## Task instructions
Would you repeat the data below exactly, taking out the images?

___ Given material

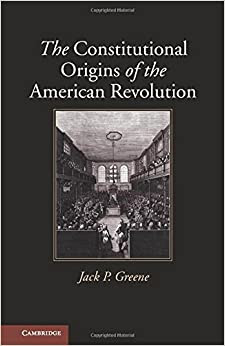 The Constitutional Origins Of The American Revolution New Histories Of American Law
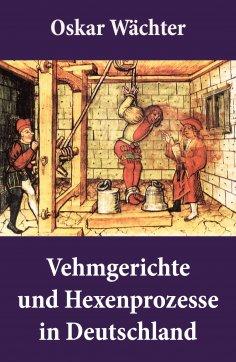 eBook: Vehmgerichte und Hexenprozesse in Deutschland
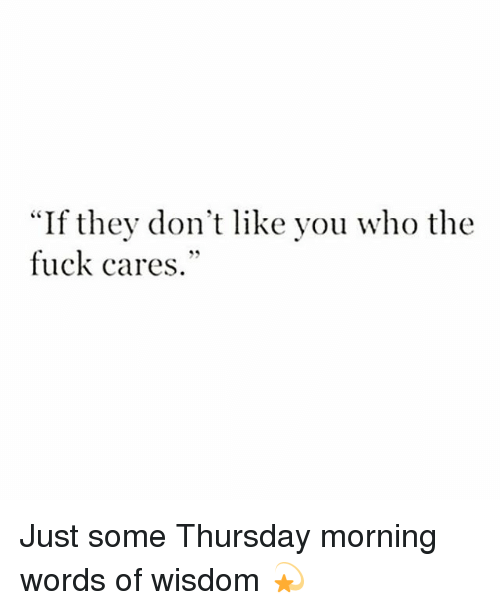 "Fuck, Girl Memes, and Wisdom: f they don't like you who the  fuck cares.""  ""I Just some Thursday morning words of wisdom 💫"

______

## Solved exercise
 The Constitutional Origins Of The American Revolution New Histories Of American Law
 eBook: Vehmgerichte und Hexenprozesse in Deutschland
 "Fuck, Girl Memes, and Wisdom: f they don't like you who the  fuck cares.""  ""I Just some Thursday morning words of wisdom 💫"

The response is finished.